So I have been seeing a lot of chocolate banana bread on my favourite blogs and sites lately. Chocolate and banana go darn well together and I have always added roughly chopped chunks of dark chocolate to my banana bread. That and a handful of pecan nuts. Heaven. So I thought let’s see how my recipe does with some added dark cocoa powder…
Well. Well well well. This little loaf didn’t last long. The smell is the first thing that hits you. Intense, rich chocolate with hints of vanilla, cinnamon and sweet banana. I am sold. As if all this is not enough I guess one could say this is a double chocolate banana bread because the chunks of dark chocolate inside are splendid little surprises of molten goodness. Chop your chocolate quite roughly and unevenly so you end up with some large gooey chunks and smaller melted in ones. Bliss.
Chocolate Banana Bread
- 230g plain flour
- 1 tsp baking powder
- 1/4 tsp baking soda
- 1/4 tsp salt
- 45g dark cocoa powder (I use NOMU)
- 3 large ripe bananas
- 150g muscovado sugar
- 1 tsp cinnamon
- 1 tsp vanilla paste ( I use NOMU)
- 2 free-range eggs
- 120g butter, melted
- 100g dark chocolate, roughly chopped
Preheat oven to 180˚C.
Place flour, baking powder, baking soda, salt and cocoa in a bowl and whisk to mix.

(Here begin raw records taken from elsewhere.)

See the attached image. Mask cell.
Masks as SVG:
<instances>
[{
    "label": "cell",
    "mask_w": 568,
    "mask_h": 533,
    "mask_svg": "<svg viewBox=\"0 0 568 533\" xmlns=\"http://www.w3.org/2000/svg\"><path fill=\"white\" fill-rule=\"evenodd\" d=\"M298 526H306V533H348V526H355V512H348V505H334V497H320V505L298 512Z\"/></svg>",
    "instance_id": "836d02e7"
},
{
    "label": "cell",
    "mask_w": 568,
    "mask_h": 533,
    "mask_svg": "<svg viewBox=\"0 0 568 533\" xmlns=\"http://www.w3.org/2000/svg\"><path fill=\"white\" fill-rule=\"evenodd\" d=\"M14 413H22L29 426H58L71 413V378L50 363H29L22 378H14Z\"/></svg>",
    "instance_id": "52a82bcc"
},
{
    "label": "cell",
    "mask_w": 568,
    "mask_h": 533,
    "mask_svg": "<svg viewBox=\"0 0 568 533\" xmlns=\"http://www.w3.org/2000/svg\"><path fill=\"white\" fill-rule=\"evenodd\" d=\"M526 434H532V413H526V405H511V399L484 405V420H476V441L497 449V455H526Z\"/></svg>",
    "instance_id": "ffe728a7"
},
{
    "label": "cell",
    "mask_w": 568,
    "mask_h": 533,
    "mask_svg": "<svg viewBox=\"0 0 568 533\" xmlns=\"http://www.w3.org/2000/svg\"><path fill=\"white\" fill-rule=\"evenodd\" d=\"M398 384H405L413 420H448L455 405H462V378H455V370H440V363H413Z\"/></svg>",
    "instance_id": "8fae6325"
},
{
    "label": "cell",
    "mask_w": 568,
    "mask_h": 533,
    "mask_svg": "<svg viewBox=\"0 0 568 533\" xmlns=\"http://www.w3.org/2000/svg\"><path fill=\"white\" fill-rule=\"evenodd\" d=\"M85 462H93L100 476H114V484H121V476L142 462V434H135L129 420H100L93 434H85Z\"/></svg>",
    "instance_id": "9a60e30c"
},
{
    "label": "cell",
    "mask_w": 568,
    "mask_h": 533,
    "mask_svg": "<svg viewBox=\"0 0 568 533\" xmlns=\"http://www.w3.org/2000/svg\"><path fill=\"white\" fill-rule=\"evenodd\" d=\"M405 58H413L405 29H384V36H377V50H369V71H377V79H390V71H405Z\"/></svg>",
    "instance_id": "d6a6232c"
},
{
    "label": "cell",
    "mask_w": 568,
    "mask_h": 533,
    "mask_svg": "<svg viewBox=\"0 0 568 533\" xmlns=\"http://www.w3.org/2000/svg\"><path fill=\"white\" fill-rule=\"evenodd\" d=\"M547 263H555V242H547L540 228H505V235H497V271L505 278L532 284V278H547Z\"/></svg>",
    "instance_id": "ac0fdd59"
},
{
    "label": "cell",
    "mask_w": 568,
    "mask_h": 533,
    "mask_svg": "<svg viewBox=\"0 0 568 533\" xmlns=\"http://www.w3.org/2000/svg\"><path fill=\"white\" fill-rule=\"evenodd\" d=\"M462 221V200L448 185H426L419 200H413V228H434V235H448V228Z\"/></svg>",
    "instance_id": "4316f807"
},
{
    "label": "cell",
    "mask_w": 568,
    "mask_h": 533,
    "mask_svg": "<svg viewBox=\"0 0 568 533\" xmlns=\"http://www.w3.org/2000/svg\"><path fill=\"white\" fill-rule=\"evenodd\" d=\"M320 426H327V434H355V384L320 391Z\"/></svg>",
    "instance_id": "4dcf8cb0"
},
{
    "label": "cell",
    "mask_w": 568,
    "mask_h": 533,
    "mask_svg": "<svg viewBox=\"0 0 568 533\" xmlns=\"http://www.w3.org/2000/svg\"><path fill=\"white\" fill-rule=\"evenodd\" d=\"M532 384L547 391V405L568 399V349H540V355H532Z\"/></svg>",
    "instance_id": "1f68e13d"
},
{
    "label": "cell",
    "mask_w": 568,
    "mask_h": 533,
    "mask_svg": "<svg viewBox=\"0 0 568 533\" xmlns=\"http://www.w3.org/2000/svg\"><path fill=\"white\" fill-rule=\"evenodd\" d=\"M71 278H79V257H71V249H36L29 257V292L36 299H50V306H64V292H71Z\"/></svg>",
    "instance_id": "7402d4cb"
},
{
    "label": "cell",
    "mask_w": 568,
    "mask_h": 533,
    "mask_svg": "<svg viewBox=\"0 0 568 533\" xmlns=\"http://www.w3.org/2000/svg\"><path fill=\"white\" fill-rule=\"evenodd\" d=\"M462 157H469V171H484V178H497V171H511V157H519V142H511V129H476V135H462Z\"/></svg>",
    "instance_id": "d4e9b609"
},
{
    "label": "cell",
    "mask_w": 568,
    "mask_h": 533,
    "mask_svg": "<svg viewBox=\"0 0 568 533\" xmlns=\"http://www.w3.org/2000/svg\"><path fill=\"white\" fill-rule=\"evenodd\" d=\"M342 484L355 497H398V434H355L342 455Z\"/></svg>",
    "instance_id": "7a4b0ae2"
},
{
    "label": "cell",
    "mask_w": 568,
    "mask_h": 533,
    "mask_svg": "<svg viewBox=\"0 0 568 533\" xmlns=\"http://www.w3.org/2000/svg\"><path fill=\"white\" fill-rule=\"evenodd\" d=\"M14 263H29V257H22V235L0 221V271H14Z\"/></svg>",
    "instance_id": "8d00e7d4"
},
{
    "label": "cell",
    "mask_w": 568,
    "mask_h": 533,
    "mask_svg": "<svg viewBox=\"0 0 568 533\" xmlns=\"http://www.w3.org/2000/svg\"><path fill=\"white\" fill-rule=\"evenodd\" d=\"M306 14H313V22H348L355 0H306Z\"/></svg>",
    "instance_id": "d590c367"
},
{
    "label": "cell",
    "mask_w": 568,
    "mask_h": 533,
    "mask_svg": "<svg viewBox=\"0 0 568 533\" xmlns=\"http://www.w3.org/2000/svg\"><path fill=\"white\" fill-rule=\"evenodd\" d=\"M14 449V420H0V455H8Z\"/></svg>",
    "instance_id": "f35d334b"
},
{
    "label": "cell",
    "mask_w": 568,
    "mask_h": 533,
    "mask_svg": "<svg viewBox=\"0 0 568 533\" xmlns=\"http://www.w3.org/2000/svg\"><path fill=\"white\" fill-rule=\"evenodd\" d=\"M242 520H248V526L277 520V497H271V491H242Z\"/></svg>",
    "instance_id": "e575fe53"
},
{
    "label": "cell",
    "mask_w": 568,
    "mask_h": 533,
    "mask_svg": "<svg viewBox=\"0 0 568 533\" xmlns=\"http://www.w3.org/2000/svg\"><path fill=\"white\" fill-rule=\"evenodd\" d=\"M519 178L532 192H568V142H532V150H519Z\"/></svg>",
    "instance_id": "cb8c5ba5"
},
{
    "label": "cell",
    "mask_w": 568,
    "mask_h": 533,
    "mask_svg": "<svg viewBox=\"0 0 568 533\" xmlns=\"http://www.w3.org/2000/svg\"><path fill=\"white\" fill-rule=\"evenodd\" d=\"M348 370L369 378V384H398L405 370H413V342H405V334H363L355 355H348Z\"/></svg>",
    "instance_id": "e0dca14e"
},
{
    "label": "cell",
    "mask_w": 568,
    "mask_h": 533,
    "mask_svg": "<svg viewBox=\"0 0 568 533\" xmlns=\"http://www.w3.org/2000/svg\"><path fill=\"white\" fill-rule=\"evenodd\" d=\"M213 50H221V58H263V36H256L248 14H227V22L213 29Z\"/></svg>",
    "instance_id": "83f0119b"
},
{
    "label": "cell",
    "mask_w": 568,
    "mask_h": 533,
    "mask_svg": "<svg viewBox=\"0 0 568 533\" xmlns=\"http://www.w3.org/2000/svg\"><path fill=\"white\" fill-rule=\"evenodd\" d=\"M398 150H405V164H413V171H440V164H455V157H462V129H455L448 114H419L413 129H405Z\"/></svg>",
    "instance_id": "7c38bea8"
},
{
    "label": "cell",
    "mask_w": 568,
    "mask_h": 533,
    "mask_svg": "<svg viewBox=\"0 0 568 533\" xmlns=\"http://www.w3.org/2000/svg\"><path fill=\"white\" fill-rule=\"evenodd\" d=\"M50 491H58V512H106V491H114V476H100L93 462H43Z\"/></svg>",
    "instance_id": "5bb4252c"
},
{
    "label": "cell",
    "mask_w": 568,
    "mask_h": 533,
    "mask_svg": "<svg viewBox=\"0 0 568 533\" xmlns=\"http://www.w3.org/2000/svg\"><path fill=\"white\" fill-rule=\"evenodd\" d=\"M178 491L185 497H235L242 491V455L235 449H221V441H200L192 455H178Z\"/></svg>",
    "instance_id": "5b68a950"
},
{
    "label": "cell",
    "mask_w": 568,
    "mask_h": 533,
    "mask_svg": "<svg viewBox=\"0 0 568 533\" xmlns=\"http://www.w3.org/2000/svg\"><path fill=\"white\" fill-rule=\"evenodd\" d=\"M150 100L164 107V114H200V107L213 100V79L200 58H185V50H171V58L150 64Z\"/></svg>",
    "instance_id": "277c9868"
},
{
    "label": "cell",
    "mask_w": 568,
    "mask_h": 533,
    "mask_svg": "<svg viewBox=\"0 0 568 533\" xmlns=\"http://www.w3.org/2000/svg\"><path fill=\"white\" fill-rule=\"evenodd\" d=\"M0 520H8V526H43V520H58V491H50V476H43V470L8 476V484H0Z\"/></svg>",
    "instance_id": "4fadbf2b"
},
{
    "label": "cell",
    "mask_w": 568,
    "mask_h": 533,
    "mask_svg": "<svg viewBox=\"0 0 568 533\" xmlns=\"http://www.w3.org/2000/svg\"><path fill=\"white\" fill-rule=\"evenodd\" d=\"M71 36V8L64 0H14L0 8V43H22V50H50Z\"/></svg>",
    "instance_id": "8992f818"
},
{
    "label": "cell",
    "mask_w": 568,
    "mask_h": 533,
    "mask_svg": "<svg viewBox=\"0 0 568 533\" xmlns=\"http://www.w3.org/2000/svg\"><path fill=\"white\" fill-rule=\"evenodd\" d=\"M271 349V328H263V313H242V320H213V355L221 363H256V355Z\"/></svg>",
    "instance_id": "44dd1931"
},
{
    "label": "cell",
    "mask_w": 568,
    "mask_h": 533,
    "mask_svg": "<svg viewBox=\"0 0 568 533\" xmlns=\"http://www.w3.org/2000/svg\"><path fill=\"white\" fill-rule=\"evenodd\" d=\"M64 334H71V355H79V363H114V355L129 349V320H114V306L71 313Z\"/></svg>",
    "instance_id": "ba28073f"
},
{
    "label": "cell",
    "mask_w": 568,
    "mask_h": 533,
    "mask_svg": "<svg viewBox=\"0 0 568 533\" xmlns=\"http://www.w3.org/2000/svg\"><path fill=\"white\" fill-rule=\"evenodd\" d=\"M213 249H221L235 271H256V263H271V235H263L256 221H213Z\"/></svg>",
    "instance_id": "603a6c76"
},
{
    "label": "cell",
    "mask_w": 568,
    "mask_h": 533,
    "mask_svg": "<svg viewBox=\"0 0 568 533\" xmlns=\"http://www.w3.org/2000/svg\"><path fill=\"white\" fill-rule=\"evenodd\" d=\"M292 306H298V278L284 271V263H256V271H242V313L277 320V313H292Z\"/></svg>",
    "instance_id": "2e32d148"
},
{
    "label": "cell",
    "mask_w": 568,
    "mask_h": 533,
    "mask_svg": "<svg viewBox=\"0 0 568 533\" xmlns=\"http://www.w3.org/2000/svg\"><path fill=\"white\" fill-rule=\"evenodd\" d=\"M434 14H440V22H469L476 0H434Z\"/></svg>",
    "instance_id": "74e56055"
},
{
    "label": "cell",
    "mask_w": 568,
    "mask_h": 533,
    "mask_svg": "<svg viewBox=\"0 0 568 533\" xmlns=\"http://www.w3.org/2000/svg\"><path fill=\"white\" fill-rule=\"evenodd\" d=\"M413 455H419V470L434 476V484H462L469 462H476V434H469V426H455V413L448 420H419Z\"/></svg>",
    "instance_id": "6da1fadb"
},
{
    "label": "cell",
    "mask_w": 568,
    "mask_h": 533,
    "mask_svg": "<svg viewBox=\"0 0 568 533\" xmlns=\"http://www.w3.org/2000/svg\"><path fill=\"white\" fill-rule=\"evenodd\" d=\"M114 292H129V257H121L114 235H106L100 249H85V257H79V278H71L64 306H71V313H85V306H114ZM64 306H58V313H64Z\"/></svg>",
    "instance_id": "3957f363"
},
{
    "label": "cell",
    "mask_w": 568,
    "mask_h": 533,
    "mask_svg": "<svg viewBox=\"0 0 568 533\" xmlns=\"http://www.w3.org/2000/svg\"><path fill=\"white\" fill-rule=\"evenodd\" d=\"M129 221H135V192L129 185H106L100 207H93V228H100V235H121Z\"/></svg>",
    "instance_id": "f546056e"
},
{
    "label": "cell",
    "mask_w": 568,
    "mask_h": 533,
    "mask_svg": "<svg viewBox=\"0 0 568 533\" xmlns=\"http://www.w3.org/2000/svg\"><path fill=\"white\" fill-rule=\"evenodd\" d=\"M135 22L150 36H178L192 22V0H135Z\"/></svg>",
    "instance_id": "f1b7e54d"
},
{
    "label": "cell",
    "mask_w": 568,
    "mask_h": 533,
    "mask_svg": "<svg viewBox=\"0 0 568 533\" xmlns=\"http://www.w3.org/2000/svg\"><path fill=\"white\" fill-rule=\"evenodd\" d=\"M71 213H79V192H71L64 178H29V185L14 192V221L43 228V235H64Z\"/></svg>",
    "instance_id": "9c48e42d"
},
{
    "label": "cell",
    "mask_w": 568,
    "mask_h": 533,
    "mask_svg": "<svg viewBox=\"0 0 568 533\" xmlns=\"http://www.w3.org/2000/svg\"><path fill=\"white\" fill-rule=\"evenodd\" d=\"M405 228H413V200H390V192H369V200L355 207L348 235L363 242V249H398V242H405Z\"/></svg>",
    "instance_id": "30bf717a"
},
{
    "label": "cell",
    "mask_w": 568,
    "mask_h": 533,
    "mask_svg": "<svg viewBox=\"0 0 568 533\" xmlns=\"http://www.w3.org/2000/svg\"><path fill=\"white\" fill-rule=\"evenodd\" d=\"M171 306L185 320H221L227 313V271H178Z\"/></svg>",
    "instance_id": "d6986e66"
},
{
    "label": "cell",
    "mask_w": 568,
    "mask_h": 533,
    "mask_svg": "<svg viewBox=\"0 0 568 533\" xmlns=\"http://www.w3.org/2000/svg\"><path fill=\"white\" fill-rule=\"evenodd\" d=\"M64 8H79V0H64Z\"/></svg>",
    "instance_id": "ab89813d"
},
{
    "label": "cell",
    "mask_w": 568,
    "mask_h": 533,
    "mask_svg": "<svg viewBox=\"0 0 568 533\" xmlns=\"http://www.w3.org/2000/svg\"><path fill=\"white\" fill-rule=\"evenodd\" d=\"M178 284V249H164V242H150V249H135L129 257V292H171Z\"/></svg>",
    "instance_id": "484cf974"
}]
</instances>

Mash 3 ripe bananas in a separate bowl using a fork. Add the muscovado sugar, cinnamon and vanilla. Mix. Add the eggs one at a time and then the melted butter.
Sprinkle in the dry ingredients and mix until just together. Finally add the roughly chopped chunks of chocolate.
Pour the batter into a greased loaf tin and bake in the oven for approximately 45 minutes or until a skewer comes out almost clean. You want to keep the cake moist and those chocolate chunks gooey!
If you can- leave to cool on a wire rack and then turn out. If you’re like me you’ll get involved the second it leaves the oven!
It’s ever so good with a swish of butter or a delicious nut butter like almond or macadamia nut. Yum.